# [What to produce]
Carry on the Java file-counting discussion from its last sentence.

--- BEGIN Supplied text ---

Counting the number of files in a directory using Java

JavaPerformanceFileDirectory

Java Problem Overview


How do I count the number of files in a directory using Java ? For simplicity, lets assume that the directory doesn't have any sub-directories.

I know the standard method of :

new File(<directory path>).listFiles().length

But this will effectively go through all the files in the directory, which might take long if the number of files is large. Also, I don't care about the actual files in the directory unless their number is greater than some fixed large number (say 5000).

I am guessing, but doesn't the directory (or its i-node in case of Unix) store the number of files contained in it? If I could get that number straight away from the file system, it would be much faster. I need to do this check for every HTTP request on a Tomcat server before the back-end starts doing the real processing. Therefore, speed is of paramount importance.

I could run a daemon every once in a while to clear the directory. I know that, so please don't give me that solution.

Java Solutions


Solution 1 - Java

Ah... the rationale for not having a straightforward method in Java to do that is file storage abstraction: some filesystems may not have the number of files in a directory readily available... that count may not even have any meaning at all (see for example distributed, P2P filesystems, fs that store file lists as a linked list, or database-backed filesystems...). So yes,

new File(<directory path>).list().length

is probably your best bet.

Solution 2 - Java

Since Java 8, you can do that in three lines:

try (Stream<Path> files = Files.list(Paths.get("your/path/here"))) {
    long count = files.count();
}

Regarding the 5000 child nodes and inode aspects:

This method will iterate over the entries but as Varkhan suggested you probably can't do better besides playing with JNI or direct system commands calls, but even then, you can never be sure these methods don't do the same thing!

However, let's dig into this a little:

Looking at JDK8 source, Files.list exposes a stream that uses an Iterable from Files.newDirectoryStream that delegates to FileSystemProvider.newDirectoryStream.

On UNIX systems (decompiled sun.nio.fs.UnixFileSystemProvider.class), it loads an iterator: A sun.nio.fs.UnixSecureDirectoryStream is used (with file locks while iterating through the directory).

So, there is an iterator that will loop through the entries here.

Now, let's look to the counting mechanism.

The actual count is performed by the count/sum reducing API exposed by Java 8 streams. In theory, this API can perform parallel operations without much effort (with multihtreading). However the stream is created with parallelism disabled so it's a no go...

The good side of this approach is that it won't load the array in memory as the entries will be counted by an iterator as they are read by the underlying (Filesystem) API.

--- END Supplied text ---
--- BEGIN Record excerpts ---

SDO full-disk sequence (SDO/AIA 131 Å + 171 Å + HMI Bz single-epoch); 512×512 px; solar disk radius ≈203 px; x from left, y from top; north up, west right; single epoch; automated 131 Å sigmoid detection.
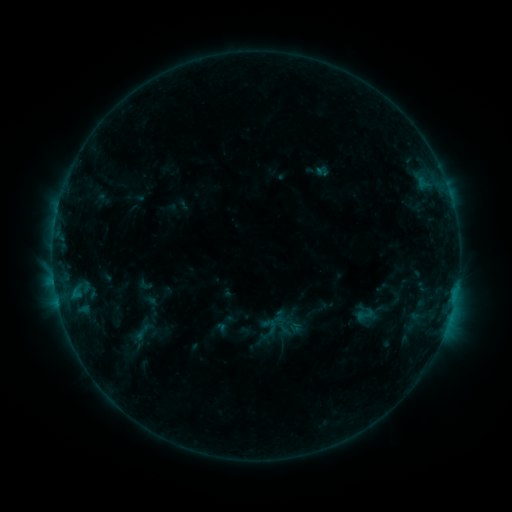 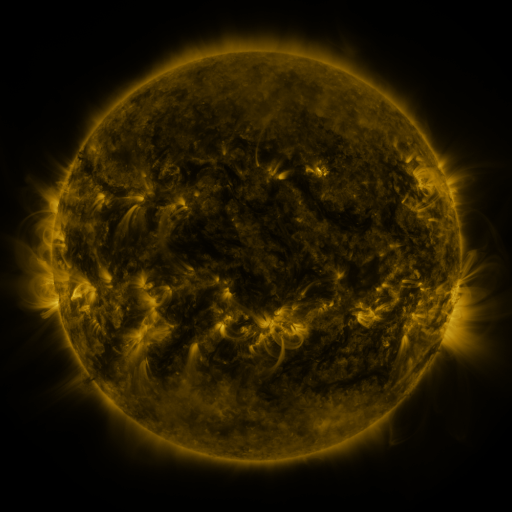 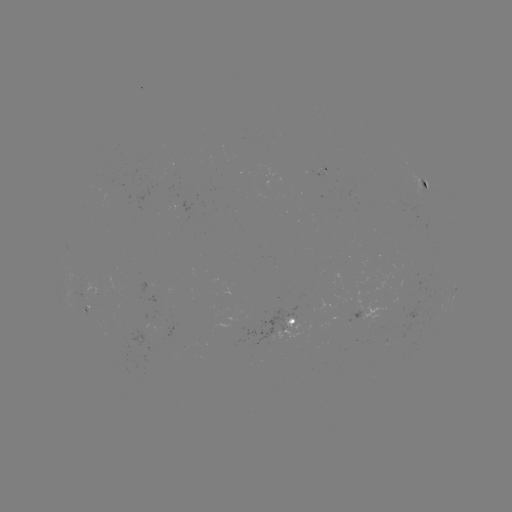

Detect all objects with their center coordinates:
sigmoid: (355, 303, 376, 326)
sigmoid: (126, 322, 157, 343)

--- END Record excerpts ---
--- BEGIN Record excerpts ---

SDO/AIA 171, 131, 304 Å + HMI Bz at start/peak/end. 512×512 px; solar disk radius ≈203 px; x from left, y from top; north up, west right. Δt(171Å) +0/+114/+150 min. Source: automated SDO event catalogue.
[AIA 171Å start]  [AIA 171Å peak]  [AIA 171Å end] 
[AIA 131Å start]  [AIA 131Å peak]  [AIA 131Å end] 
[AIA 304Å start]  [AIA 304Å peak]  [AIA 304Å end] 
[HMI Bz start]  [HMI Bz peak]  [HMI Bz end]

--- END Record excerpts ---

# [Answer for this exercise]
Finally, for the information, conceptually in a filesystem, a directory node is not required to hold the number of the files that it contains, it can just contain the list of it's child nodes (list of inodes). I'm not an expert on filesystems, but I believe that UNIX filesystems work just like that. So you can't assume there is a way to have this information directly (i.e: there can always be some list of child nodes hidden somewhere).

Solution 3 - Java

Unfortunately, I believe that is already the best way (although list() is slightly better than listFiles(), since it doesn't construct File objects).

Solution 4 - Java

This might not be appropriate for your application, but you could always try a native call (using jni or jna), or exec a platform-specific command and read the output before falling back to list().length. On *nix, you could exec ls -1a | wc -l (note - that's dash-one-a for the first command, and dash-lowercase-L for the second). Not sure what would be right on windows - perhaps just a dir and look for the summary.

Before bothering with something like this I'd strongly recommend you create a directory with a very large number of files and just see if list().length really does take too long. As this blogger suggests, you may not want to sweat this.

I'd probably go with Varkhan's answer myself.

Solution 5 - Java

Since you don't really need the total number, and in fact want to perform an action after a certain number (in your case 5000), you can use java.nio.file.Files.newDirectoryStream. The benefit is that you can exit early instead having to go through the entire directory just to get a count.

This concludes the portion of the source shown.